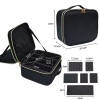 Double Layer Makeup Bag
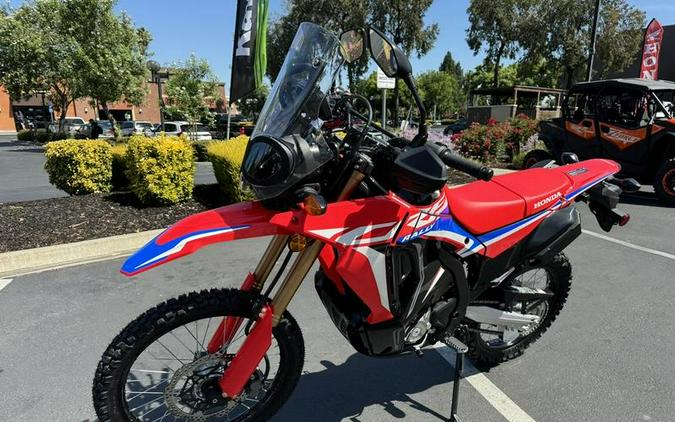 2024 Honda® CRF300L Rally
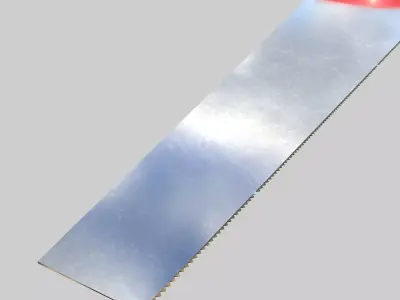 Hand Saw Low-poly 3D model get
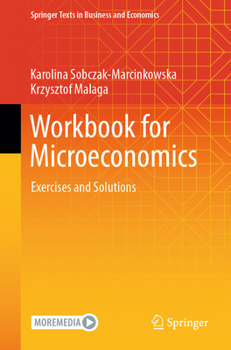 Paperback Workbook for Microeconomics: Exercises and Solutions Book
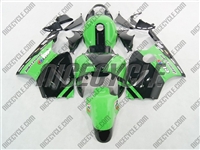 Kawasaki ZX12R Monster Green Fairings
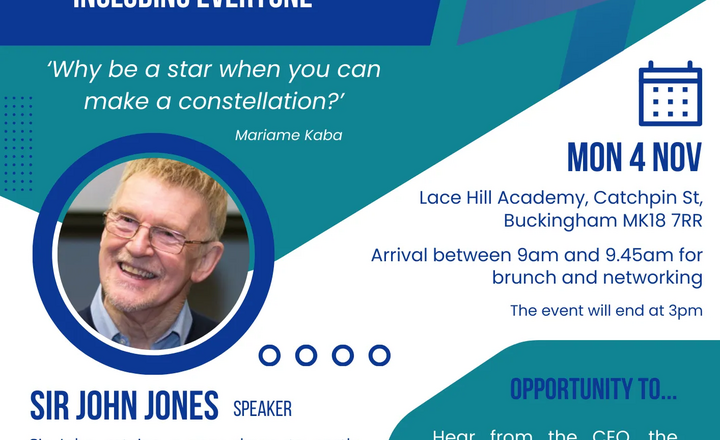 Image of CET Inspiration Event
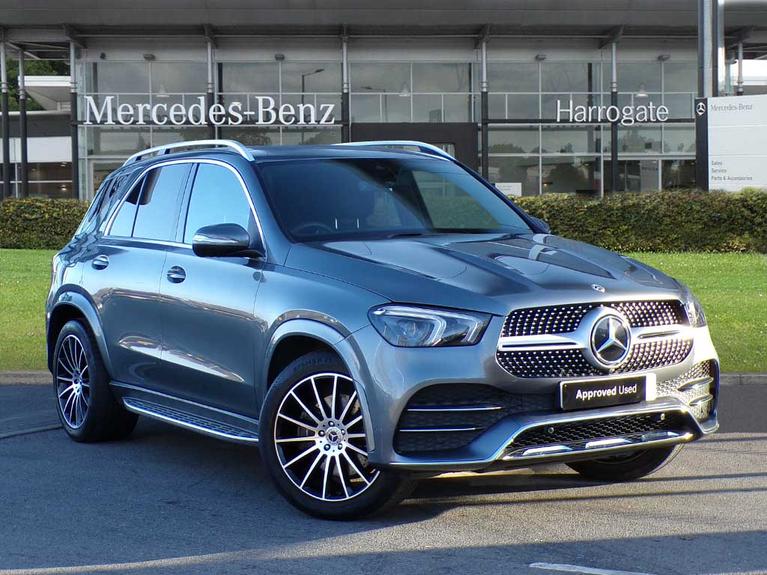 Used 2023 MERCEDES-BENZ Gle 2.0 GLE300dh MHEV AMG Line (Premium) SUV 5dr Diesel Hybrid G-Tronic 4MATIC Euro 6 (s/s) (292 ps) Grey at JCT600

REQUIREMENT
Print the full listing above exactly. Pictures stay out of the copy.

FINAL ANSWER
 Double Layer Makeup Bag
 2024 Honda® CRF300L Rally
 Hand Saw Low-poly 3D model get
 Paperback Workbook for Microeconomics: Exercises and Solutions Book
 Kawasaki ZX12R Monster Green Fairings
 Image of CET Inspiration Event
 Used 2023 MERCEDES-BENZ Gle 2.0 GLE300dh MHEV AMG Line (Premium) SUV 5dr Diesel Hybrid G-Tronic 4MATIC Euro 6 (s/s) (292 ps) Grey at JCT600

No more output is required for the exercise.